Regelbrecher brauchen Nerven aus Stahl

Regeln sind durchaus sinnvoll, doch manchmal hinderlich. Es gibt immer wieder Situationen die ein beherztes Eingreifen notwendig machen und den Regelbruch notwendig machen. Doch das erfordert Mut, sich gegen Regeln, gegen den Mainstream und vielleicht sogar gegen die eigenen Zweifel zu stellen.

Am 15. Januar 2009 geschah etwas, das viele Menschen ein Wunder nannten: Einhundertfünfundfünfzig Menschen saßen an Bord eines Airbus A320 auf dem Weg von New York nach Charlotte, North Carolina – und plötzlich Ausfall beider Triebwerke kurz nach dem Start über New York nach einer Kollision mit Wildgänsen.
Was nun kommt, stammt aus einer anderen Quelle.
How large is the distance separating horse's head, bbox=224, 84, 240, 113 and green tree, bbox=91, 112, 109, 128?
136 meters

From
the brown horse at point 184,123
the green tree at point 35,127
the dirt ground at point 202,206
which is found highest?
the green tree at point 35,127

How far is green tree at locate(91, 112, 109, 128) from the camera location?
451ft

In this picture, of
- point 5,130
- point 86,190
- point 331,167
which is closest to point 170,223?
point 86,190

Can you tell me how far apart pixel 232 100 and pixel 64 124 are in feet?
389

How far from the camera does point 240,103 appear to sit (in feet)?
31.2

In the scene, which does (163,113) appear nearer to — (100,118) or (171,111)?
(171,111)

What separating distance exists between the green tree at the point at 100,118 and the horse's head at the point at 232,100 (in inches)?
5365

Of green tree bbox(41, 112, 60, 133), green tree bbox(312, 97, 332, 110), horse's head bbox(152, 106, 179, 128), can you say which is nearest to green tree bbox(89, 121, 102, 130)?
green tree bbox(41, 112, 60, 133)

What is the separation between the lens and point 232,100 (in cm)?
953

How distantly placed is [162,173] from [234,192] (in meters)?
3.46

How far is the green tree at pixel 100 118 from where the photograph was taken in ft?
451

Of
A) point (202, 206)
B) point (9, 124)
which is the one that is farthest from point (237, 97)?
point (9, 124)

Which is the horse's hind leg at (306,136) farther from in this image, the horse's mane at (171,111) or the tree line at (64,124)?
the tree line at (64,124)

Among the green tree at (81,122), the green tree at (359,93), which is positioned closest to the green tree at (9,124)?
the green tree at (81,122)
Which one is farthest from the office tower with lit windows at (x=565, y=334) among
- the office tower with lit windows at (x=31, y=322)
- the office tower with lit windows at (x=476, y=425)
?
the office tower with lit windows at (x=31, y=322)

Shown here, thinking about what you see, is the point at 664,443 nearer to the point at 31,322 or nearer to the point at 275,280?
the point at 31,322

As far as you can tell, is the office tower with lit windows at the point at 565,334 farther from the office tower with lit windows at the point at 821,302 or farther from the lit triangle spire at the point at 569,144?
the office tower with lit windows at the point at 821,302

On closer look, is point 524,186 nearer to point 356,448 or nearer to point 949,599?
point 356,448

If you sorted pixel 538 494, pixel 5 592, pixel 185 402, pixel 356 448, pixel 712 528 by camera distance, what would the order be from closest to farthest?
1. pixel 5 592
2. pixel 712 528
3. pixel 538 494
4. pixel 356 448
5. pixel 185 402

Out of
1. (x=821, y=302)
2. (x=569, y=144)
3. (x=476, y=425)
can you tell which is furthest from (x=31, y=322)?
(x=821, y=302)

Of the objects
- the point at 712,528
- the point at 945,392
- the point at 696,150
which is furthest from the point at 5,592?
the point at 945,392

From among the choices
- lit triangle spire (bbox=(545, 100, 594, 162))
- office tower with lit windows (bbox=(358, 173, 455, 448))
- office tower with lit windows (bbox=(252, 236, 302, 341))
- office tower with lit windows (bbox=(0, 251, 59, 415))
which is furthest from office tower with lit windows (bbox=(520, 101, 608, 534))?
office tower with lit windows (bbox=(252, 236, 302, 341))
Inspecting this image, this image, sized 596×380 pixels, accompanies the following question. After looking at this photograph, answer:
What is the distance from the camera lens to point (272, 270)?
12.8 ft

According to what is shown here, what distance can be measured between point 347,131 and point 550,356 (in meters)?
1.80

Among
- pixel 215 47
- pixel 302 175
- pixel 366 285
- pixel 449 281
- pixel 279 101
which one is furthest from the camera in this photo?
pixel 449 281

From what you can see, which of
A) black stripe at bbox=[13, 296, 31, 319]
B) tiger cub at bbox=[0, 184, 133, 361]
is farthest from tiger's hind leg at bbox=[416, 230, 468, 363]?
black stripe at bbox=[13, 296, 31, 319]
Flugkapitän Chesley Sullenberger ahnte schnell, dass er keinen Flughafen mehr für eine Notlandung erreichen würde. Er fasste eine unglaubliche Entscheidung: Notlandung auf dem Hudson River. Der Siebenundfünfzigjährige schaffte das schier Unmögliche: Er landete den Airbus auf dem Hudson River und rettete allen einhundertfünfundfünfzig Menschen an Bord das Leben.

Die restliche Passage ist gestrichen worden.